EXERCICE A: Relevez toutes les sociétés nommées dans l'extrait choisi, présenté ci-dessous avant les entrées.

EXTRAIT CHOISI:

4. En premier lieu, l'article 109 du code général des impôts dispose que : " 1. Sont considérés comme revenus distribués : / (...) 2° Toutes les sommes ou valeurs mises à la disposition des associés, actionnaires ou porteurs de parts et non prélevées sur les bénéfices (...) ".

5. L'administration, dans le cadre du contrôle sur place de la SC Insitu, dont Mme B... est associée, a constaté l'encaissement sur le compte bancaire ouvert au nom de cette société de chèques provenant de la SARL Résidence Hôtelière du Golf de Mougins, dont l'intéressée est également associée, pour des sommes globales de 120 000 euros et 75 000 euros au cours, respectivement, des années 2012 et 2013. La société n'ayant pas indiqué l'objet de ces versements malgré la demande de l'administration, ils ont été regardés comme des avantages consentis par la SARL Résidence Hôtelière du Golf de Mougins à la SC Insitu, et comme des revenus distribués imposables entre les mains des associés communs de la société commerciale et de la société civile, sur le fondement des dispositions citées ci-dessus de l'article 109 du code général des impôts.

6. La conclusion alléguée d'un prêt entre la SARL Résidence Hôtelière du Golf de Mougins et la société Insitu portant sur les sommes en cause n'est pas démontrée par les requérants, qui ne produisent aucun élément à l'appui de leurs affirmations, alors que l'administration fait valoir sans être contredite qu'il ressort de la déclaration de résultat de la SARL Résidence Hôtelière du Golf de Mougins déposée au titre de l'exercice clos le 31 décembre 2012 qu'elle n'a pas comptabilisé un tel prêt. Les requérants soutiennent par ailleurs que les sommes prêtées à la SC Insitu auraient été remboursées au cours de l'année 2015 par le reversement des sommes à la société Axe Cash, à laquelle la SARL Résidence Hôtelière du Golf de Mougins aurait avancé des fonds par le biais de ce remboursement et d'un apport en compte courant réalisé par Mme B..., associée des trois sociétés en cause, après remboursement des sommes qu'elle lui avait apportées en compte courant. Toutefois, les requérants, qui se bornent à produire des copies de chèques dont il ressort que la SC Insitu n'a versé que 72 000 euros à la société Axe Cash, soit un montant global inférieur aux sommes prétendument prêtées, ne démontrent pas, en tout état de cause, que les formalités prévues à l'article 1690 du code civil relatif à l'opposabilité des cessions de créances auraient été respectées. Dans ces conditions, l'administration doit être regardée comme démontrant l'existence d'avantages consentis à la SC Insitu par la SARL Résidence Hôtelière du Golf de Mougins, sans qu'ait d'incidence à cet égard la circonstance qu'elle n'a pas opéré de rectification des résultats de cette dernière à raison de l'acte anormal de gestion. De même, ne saurait avoir d'incidence sur la qualification des distributions provenant de la SARL Résidence Hôtelière du Golf de Mougins la circonstance que la SC Insitu, qui n'est pas la société distributrice, n'est pas soumise à l'impôt sur les sociétés. Ainsi, et dès lors que les avantages versés par une société commerciale à une société de personnes dont les associés sont par ailleurs actionnaires de la société commerciale doivent être regardés comme appréhendés par ces associés, c'est à bon droit qu'elle a imposé l'avantage consenti par la SARL Résidence Hôtelière du Golf de Mougins entre les mains de Mme B... à hauteur de sa quotepart dans le capital de la SC Insitu.

DONNÉES FOURNIES:
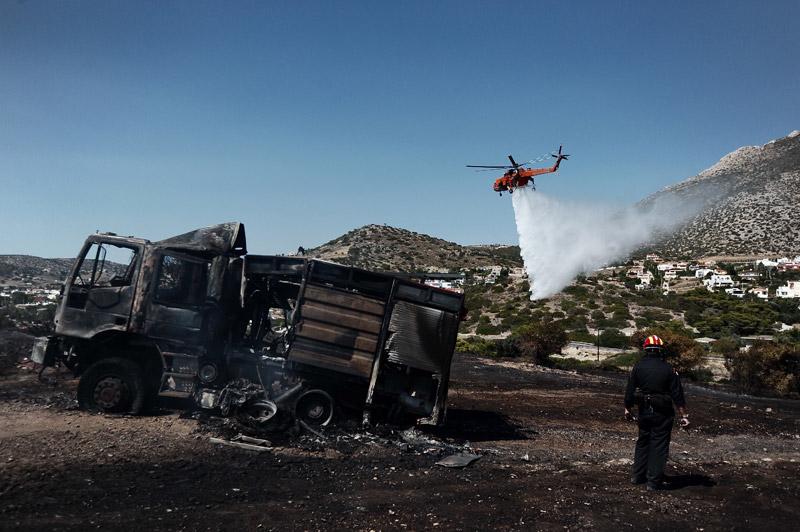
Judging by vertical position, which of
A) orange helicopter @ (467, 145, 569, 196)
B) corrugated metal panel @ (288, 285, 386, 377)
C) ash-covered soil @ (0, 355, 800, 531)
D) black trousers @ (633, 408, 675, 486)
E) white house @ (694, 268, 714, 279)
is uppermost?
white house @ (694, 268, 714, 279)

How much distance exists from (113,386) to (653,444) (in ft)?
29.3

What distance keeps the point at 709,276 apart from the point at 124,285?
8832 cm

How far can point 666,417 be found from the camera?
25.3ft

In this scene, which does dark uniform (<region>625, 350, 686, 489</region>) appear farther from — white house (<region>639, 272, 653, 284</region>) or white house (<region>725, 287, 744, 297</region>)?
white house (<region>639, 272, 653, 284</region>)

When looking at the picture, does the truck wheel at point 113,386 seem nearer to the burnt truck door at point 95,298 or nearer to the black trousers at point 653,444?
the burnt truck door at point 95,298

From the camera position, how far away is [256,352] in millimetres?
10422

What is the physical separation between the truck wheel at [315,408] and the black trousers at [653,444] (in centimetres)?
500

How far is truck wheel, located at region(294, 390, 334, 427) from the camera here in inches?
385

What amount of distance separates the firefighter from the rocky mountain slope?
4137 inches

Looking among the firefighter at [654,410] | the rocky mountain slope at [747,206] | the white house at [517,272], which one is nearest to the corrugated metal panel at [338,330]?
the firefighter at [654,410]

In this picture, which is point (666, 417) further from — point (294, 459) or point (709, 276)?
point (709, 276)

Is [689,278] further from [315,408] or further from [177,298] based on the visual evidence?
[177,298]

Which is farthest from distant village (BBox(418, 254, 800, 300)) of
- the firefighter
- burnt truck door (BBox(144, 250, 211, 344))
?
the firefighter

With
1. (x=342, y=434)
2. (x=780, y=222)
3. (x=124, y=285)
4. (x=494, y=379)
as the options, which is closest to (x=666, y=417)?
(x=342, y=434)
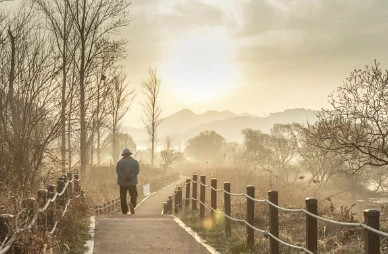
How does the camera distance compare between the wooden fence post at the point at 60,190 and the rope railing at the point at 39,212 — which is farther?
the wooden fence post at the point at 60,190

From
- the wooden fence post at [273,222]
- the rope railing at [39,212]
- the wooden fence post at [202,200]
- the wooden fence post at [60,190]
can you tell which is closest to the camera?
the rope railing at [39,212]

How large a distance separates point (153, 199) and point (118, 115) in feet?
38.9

--

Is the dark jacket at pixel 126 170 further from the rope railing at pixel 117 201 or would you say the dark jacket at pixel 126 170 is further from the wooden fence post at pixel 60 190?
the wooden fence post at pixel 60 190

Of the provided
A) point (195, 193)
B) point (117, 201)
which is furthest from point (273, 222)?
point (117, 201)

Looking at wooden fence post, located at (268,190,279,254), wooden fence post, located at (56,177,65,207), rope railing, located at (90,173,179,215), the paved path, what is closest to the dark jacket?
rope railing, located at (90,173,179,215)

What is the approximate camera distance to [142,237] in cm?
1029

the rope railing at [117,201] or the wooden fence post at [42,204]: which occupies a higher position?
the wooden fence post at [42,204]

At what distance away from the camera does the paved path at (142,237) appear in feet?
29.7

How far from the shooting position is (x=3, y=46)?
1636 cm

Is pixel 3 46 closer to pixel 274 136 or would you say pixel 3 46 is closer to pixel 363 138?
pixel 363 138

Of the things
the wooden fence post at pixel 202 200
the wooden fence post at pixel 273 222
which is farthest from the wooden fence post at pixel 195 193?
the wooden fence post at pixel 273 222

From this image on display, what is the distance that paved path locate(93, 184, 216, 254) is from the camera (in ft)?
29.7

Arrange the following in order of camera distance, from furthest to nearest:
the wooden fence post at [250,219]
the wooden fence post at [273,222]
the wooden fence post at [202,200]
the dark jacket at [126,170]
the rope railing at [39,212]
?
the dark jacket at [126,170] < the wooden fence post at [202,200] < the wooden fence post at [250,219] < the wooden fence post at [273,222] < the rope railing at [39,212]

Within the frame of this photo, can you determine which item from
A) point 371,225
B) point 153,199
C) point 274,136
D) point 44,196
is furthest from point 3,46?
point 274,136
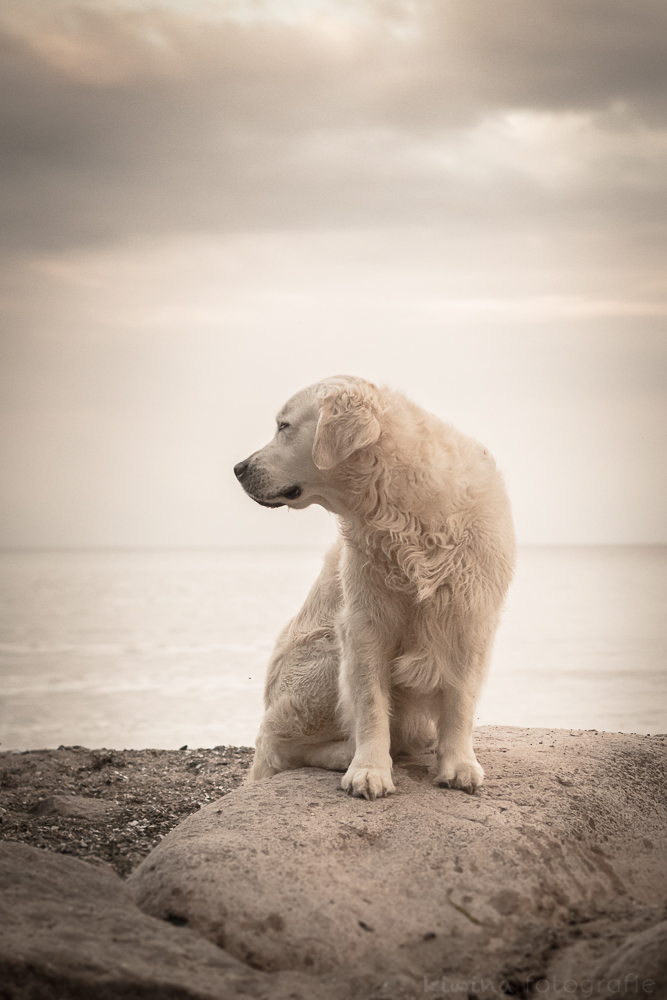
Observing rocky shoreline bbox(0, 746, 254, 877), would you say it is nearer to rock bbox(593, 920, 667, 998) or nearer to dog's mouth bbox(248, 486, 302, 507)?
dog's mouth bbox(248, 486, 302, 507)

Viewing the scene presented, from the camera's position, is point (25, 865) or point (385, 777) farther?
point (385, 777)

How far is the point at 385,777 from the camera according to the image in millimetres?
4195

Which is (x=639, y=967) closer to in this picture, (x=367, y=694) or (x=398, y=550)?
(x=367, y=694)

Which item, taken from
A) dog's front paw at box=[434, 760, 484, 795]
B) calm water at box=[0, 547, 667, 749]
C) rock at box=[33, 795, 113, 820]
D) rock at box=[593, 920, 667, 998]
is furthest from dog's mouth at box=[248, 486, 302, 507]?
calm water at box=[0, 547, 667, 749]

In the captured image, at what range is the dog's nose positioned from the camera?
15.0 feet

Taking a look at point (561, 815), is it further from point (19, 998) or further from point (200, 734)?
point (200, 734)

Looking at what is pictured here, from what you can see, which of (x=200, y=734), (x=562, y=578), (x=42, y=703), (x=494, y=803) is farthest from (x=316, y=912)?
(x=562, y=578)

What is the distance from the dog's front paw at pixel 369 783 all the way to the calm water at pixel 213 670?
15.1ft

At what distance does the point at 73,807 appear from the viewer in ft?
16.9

--

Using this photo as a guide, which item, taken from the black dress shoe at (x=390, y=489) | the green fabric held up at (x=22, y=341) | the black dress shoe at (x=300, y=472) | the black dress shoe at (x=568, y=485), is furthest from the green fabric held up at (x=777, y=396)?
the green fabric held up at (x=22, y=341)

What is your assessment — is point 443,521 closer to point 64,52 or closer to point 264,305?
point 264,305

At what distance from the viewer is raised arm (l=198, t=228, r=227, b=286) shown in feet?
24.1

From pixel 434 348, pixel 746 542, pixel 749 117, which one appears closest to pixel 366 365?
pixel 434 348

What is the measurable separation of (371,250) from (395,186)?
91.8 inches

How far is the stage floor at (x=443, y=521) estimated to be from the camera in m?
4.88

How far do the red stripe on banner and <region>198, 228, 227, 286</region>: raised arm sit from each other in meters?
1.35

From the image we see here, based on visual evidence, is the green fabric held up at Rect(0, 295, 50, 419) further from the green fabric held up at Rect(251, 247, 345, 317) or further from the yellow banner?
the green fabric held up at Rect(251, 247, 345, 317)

EXERCICE B: Repérez, dans les entrées ci-dessus, chaque ligne où figure le mot "image", et recopiez-la.

CORRIGÉ RÉDIGÉ A: SC Insitu (aussi appelée « société Insitu ») ; SARL Résidence Hôtelière du Golf de Mougins ; société Axe Cash.

CORRIGÉ RÉDIGÉ B:
From this image on display, what is the distance that paved path locate(93, 184, 216, 254) is from the camera (in ft)?
How far is the point at 385,777 from the camera according to the image in millimetres?
In the captured image, at what range is the dog's nose positioned from the camera?
From the image we see here, based on visual evidence, is the green fabric held up at Rect(0, 295, 50, 419) further from the green fabric held up at Rect(251, 247, 345, 317) or further from the yellow banner?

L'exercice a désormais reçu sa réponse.